What the task requires >> Exactly repeat the material, dropping only the pictures.

Given information >>
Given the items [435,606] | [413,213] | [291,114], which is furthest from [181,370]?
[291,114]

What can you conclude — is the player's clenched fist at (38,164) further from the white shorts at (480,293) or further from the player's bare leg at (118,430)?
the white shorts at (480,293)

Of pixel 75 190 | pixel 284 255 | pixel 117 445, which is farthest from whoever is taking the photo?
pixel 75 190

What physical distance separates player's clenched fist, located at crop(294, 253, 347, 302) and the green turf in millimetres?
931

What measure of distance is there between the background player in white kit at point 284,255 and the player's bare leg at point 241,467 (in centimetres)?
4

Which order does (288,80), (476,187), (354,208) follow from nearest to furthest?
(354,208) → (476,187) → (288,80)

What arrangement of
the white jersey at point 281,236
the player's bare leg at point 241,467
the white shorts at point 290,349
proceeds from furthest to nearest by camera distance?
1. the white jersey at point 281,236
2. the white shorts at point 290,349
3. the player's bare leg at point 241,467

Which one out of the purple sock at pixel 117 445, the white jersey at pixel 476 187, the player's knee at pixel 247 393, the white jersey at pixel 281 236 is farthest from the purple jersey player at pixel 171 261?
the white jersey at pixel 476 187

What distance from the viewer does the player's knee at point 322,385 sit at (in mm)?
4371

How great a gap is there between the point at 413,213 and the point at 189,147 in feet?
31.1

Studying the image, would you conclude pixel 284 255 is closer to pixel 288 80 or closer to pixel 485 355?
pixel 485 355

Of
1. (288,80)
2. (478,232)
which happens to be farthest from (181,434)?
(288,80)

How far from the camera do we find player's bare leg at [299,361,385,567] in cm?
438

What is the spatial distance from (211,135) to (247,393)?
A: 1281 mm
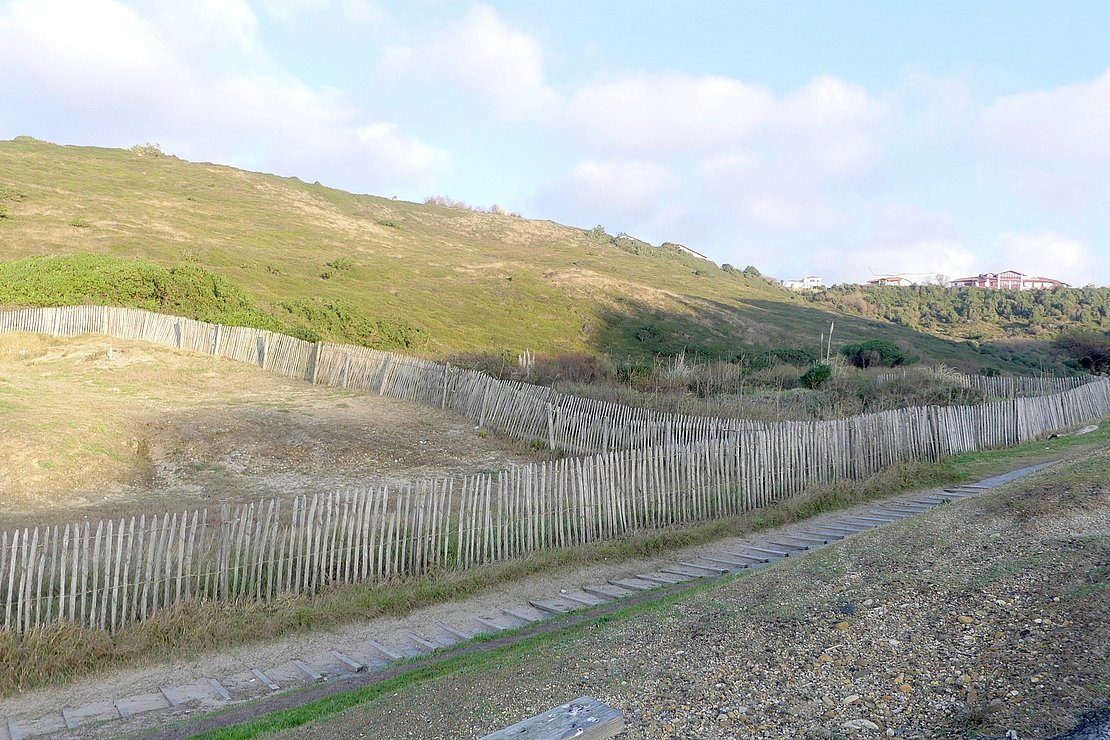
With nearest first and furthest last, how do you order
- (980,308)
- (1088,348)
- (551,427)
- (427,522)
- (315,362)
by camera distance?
1. (427,522)
2. (551,427)
3. (315,362)
4. (1088,348)
5. (980,308)

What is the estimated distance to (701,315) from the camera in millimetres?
51750

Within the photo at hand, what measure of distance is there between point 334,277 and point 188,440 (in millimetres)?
32250

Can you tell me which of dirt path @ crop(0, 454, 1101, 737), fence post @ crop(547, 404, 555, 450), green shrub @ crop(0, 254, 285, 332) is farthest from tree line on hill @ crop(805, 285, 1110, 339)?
dirt path @ crop(0, 454, 1101, 737)

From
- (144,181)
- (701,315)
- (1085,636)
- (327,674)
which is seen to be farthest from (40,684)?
(144,181)

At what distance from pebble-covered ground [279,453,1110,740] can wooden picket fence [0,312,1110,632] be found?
350cm

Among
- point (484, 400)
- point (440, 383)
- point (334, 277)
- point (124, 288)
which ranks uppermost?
point (334, 277)

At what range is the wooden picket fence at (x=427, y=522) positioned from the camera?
744 cm

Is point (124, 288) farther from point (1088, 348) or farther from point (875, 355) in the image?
point (1088, 348)

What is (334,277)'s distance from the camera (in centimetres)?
4641

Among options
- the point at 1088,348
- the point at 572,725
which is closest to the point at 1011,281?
the point at 1088,348

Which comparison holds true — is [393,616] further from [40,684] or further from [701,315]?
[701,315]

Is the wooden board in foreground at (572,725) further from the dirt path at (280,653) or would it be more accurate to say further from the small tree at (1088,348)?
the small tree at (1088,348)

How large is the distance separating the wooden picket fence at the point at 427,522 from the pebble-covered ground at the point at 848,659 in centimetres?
350

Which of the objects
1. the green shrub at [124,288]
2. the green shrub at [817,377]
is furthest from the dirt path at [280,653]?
the green shrub at [124,288]
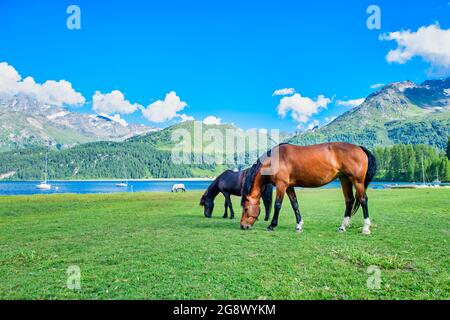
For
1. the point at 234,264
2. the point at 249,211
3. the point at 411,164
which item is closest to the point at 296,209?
the point at 249,211

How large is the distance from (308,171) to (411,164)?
132401 millimetres

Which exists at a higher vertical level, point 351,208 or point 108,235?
point 351,208

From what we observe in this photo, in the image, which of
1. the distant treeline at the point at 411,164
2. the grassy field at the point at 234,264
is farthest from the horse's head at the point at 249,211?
the distant treeline at the point at 411,164

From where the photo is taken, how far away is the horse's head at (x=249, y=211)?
12703 millimetres

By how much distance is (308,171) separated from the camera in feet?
40.7

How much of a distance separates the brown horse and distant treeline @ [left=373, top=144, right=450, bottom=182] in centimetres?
11370

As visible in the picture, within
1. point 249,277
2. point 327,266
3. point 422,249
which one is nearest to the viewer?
point 249,277

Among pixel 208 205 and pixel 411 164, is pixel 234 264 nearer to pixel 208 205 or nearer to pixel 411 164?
pixel 208 205

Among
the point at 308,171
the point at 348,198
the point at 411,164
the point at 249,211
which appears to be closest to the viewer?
the point at 308,171

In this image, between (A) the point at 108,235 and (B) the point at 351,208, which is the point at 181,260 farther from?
(B) the point at 351,208

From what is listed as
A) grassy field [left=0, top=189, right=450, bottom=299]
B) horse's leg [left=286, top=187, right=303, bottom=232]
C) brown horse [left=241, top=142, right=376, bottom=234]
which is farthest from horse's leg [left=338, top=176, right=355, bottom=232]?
horse's leg [left=286, top=187, right=303, bottom=232]
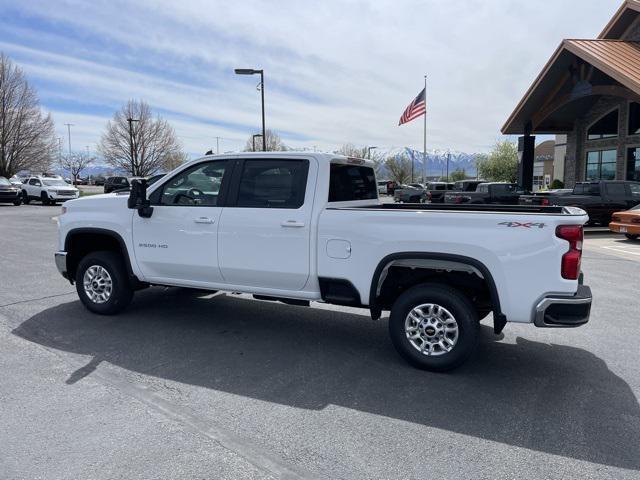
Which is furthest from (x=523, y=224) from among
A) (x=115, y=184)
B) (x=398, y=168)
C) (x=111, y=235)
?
(x=398, y=168)

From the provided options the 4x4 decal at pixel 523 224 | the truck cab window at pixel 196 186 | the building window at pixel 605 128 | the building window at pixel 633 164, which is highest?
the building window at pixel 605 128

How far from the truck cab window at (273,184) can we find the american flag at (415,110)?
25.1 metres

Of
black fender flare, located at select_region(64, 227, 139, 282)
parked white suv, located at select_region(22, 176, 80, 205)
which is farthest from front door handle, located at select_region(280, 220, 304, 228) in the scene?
parked white suv, located at select_region(22, 176, 80, 205)

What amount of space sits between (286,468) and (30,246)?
11498 millimetres

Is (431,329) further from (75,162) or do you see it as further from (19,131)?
(75,162)

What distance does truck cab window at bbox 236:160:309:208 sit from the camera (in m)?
5.04

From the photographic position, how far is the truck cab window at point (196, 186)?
5.45 metres

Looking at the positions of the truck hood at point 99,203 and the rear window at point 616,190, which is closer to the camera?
the truck hood at point 99,203

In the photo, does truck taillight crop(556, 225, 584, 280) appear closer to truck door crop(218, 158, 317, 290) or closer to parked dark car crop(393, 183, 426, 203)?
truck door crop(218, 158, 317, 290)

Solved exercise >>
Given the items [435,606] | [413,213] | [291,114], which is furthest from [181,370]?
[291,114]

What can you conclude — is the player's clenched fist at (38,164) further from the white shorts at (480,293) or further from the player's bare leg at (118,430)?
the white shorts at (480,293)

Of pixel 75 190 | pixel 284 255 | pixel 117 445, which is farthest from whoever is taking the photo?
pixel 75 190

What physical distance separates player's clenched fist, located at crop(294, 253, 347, 302) and the green turf in millimetres?
931

What measure of distance is there between the background player in white kit at point 284,255 and the player's bare leg at point 241,467 (in centimetres)?
4

Which order does (288,80), (476,187), (354,208) follow from nearest to furthest?
(354,208) → (476,187) → (288,80)

What arrangement of
the white jersey at point 281,236
the player's bare leg at point 241,467
the white shorts at point 290,349
proceeds from furthest to nearest by camera distance?
1. the white jersey at point 281,236
2. the white shorts at point 290,349
3. the player's bare leg at point 241,467

Which one out of the purple sock at pixel 117 445, the white jersey at pixel 476 187, the player's knee at pixel 247 393, the white jersey at pixel 281 236 is farthest from the purple jersey player at pixel 171 261?
the white jersey at pixel 476 187

What distance from the viewer does the player's knee at point 322,385 sit at (in mm)?
4371

How great a gap is there between the point at 413,213 and the point at 189,147 in feet?
31.1

Studying the image, would you conclude pixel 284 255 is closer to pixel 288 80 or closer to pixel 485 355?
pixel 485 355

Of
1. (288,80)
2. (478,232)
which happens to be farthest from (181,434)?
(288,80)

How far from the camera do we find player's bare leg at [299,361,385,567] in cm?
438

What is the spatial distance from (211,135) to (247,393)?
A: 1281 mm
With nearest first and furthest last, how do you order
- (980,308)
- (1088,348)
- (551,427)
- (427,522)
- (315,362)
by camera distance?
1. (427,522)
2. (551,427)
3. (315,362)
4. (1088,348)
5. (980,308)

What is the estimated distance to (701,315) from the camera in millimetres?
51750

Within the photo at hand, what measure of distance is there between point 334,277 and point 188,440 (in millimetres)?
32250

Can you tell me which of dirt path @ crop(0, 454, 1101, 737), fence post @ crop(547, 404, 555, 450), green shrub @ crop(0, 254, 285, 332) is farthest from tree line on hill @ crop(805, 285, 1110, 339)?
dirt path @ crop(0, 454, 1101, 737)

From
- (144,181)
- (701,315)
- (1085,636)
- (327,674)
which is seen to be farthest from (40,684)?
(144,181)

At what distance from pebble-covered ground [279,453,1110,740] can wooden picket fence [0,312,1110,632] be found?
350cm

Among
- point (484, 400)
- point (440, 383)
- point (334, 277)
- point (124, 288)
which ranks uppermost?
point (334, 277)

At what range is the wooden picket fence at (x=427, y=522) positioned from the camera?
744 cm

Is point (124, 288) farther from point (1088, 348) or farther from point (875, 355) in the image?
point (1088, 348)

What is (334,277)'s distance from the camera (in centimetres)?
4641

Among options
- the point at 1088,348
- the point at 572,725
which is closest to the point at 1011,281?
the point at 1088,348

Which comparison holds true — is [393,616] further from [40,684] or further from [701,315]?
[701,315]

Is the wooden board in foreground at (572,725) further from the dirt path at (280,653) or would it be more accurate to say further from the small tree at (1088,348)?
the small tree at (1088,348)

How large is the distance separating the wooden picket fence at the point at 427,522 from the pebble-covered ground at the point at 848,659 in centimetres?
350

Which of the objects
1. the green shrub at [124,288]
2. the green shrub at [817,377]
is furthest from the dirt path at [280,653]?
the green shrub at [124,288]
For
1. the point at 234,264
2. the point at 249,211
3. the point at 411,164
which item is closest to the point at 296,209?
the point at 249,211

How large is the distance from (308,171) to (411,164)?
132401 millimetres

Which exists at a higher vertical level, point 351,208 or point 108,235?
point 351,208

From what we observe in this photo, in the image, which of
1. the distant treeline at the point at 411,164
2. the grassy field at the point at 234,264
is farthest from the horse's head at the point at 249,211?
the distant treeline at the point at 411,164

From where the photo is taken, how far away is the horse's head at (x=249, y=211)?
12703 millimetres

By how much distance is (308,171) separated from the camera in feet?
40.7

How much of a distance separates the brown horse and distant treeline @ [left=373, top=144, right=450, bottom=182] in centimetres?
11370

As visible in the picture, within
1. point 249,277
2. point 327,266
3. point 422,249
which one is nearest to the viewer?
point 249,277

Among pixel 208 205 and pixel 411 164, is pixel 234 264 nearer to pixel 208 205 or nearer to pixel 411 164?
pixel 208 205

Among
the point at 308,171
the point at 348,198
the point at 411,164
the point at 249,211
which appears to be closest to the viewer?
the point at 308,171

In this image, between (A) the point at 108,235 and (B) the point at 351,208, which is the point at 181,260 farther from?
(B) the point at 351,208

From what is listed as
A) grassy field [left=0, top=189, right=450, bottom=299]
B) horse's leg [left=286, top=187, right=303, bottom=232]
C) brown horse [left=241, top=142, right=376, bottom=234]
which is farthest from horse's leg [left=338, top=176, right=355, bottom=232]?
horse's leg [left=286, top=187, right=303, bottom=232]
Which is furthest from (x=523, y=224) from among
A) (x=115, y=184)
B) (x=398, y=168)
C) (x=111, y=235)
?
(x=398, y=168)

From the provided options the 4x4 decal at pixel 523 224 | the truck cab window at pixel 196 186 | the building window at pixel 605 128 | the building window at pixel 633 164, which is highest?
the building window at pixel 605 128

How far from the truck cab window at (273,184) can we find the american flag at (415,110)?
25.1 metres

Of
black fender flare, located at select_region(64, 227, 139, 282)
parked white suv, located at select_region(22, 176, 80, 205)
which is farthest from front door handle, located at select_region(280, 220, 304, 228) in the scene?
parked white suv, located at select_region(22, 176, 80, 205)

What amount of space sits between (286,468) and (30,246)?
11498 millimetres

Is (431,329) further from (75,162) or do you see it as further from (19,131)?
(75,162)

What distance does truck cab window at bbox 236:160:309:208 sit from the camera (in m)?
5.04

From the photographic position, how far is the truck cab window at point (196, 186)?
5.45 metres

Looking at the positions of the truck hood at point 99,203 and the rear window at point 616,190, which is closer to the camera?
the truck hood at point 99,203

In the photo, does truck taillight crop(556, 225, 584, 280) appear closer to truck door crop(218, 158, 317, 290) or closer to parked dark car crop(393, 183, 426, 203)?
truck door crop(218, 158, 317, 290)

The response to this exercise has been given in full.